Every line below that has "this" in it should be copied.

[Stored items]
■ ■ ■ ■ ■ ■ ■

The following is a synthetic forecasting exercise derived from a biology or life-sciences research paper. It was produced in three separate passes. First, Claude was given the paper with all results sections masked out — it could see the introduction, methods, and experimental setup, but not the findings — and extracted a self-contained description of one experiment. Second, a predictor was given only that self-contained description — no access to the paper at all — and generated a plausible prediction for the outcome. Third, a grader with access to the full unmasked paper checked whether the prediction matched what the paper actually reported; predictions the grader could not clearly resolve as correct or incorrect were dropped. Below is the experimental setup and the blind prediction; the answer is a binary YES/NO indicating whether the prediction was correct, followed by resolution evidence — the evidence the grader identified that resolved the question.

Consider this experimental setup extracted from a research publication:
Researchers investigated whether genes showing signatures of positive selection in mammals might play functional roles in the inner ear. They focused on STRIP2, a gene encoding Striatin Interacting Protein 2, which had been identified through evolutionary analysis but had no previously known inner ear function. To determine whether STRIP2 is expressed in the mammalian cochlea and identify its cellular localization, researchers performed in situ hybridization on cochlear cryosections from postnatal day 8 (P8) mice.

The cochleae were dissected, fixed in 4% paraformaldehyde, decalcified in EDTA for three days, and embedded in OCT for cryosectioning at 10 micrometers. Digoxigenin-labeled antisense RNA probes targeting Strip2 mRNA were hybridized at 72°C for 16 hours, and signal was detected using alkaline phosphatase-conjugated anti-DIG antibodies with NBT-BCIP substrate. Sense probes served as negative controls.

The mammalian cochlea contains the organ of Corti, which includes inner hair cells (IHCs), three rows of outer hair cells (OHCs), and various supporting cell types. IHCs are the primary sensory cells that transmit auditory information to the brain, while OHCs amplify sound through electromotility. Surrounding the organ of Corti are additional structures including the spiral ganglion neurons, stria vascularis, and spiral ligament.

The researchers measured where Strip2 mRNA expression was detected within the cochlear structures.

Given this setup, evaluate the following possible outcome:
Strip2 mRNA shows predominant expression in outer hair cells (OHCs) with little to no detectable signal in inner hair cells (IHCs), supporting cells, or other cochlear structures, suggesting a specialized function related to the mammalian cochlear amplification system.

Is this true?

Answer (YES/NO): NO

■ ■ ■ ■ ■ ■ ■

OUTPUT OF THE TASK:
Consider this experimental setup extracted from a research publication:
Given this setup, evaluate the following possible outcome:
Is this true?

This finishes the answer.